They call me Thunder Thighs. Sometimes i forget how big my thighs really are. my thighs could kill a man. they could snatch the lightning like a cigarette from between zeus’ fingers. they high five. they’re always high fiving. they’re always stoked about something. they meet each other like a prayer. they’re always praying for something even when i’m not. this is why my strides are so long even when i have no destination. i’ve got rosary beads where bikes would have chains. they’re dusty, they’re always rattling like ghost of christian past. i’m not afraid of naming it “past” anymore, but i still like the way its scars ooze hymnals. i hear it when middle eastern air filters through the anise pods in my body.
it’s muffled, but when i walk i know my great grandmother’s prayers travel like sap through my tendons. the bullet that went through her head is nestled between two lives i don’t remember. they’re each an arm that cradles it like her son’s arms cradled her. my thighs probably have rings on the inside: who i was before i even Was
is trapped in my center of gravity.
my thighs are probably older than i am. they probably belonged to my great grandmother. i bet every body part i have belonged to a dead relative. the way they curve or jut closer to the space around my body is to reach closer to the family i can still hug.
the people i still somewhat resemble. the biology that civil war failed to claim
so the cosmic will hanging in the soundwaves left us with moles and hairs to inherit. they connect kind of like constellations but more like something less precious, something with the capacity to kill with the roots it stores in the nucleus of you: that planet that centers all the rings. it hangs like a doorknocker behind your bellybutton. When you’re born, the portal between you and mother is broken but so much has traveled between you before your body sealed itself. This is why it hurts to stick your finger in your middle, to knock at your navel – something ancient is carving you from the inside out, you’re not supposed to know it’s there.
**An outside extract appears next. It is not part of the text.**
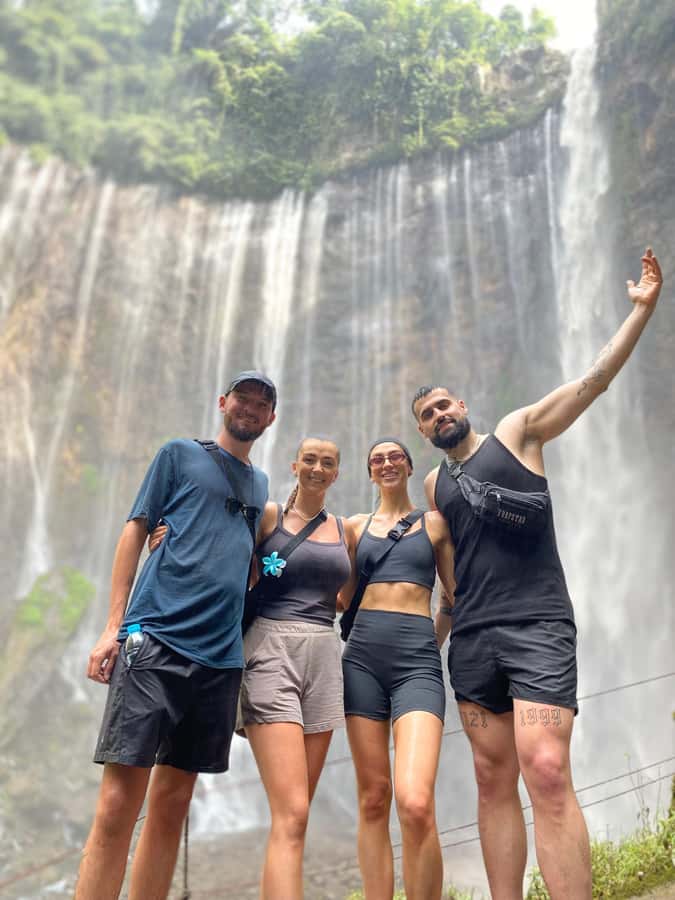 From Malang: Tumpak Sewu Waterfall Day Trip (Sharing) - Why Tumpak Sewu feels different from a normal waterfall visit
You’re not supposed to know why there’s a cellar in your stomach because that’s where the lizards live – these dehydrated past versions of all the Selves you’ve ever been. They wait to expand when they sense other halves of themselves behind other bellybuttons you orbit. This is why when I meet certain people, I feel a tug at my navel, I feel my breath want to collapse into the cellar of myself. I can’t breathe, I see stars turning into fleas, chewing my vision purple. This is why I like purple so much. Why I collect it under my eyes. This is why I trust my stride even when I can’t see where I’m going.
When I can’t breathe, I keep walking. They call me Thunder Thighs.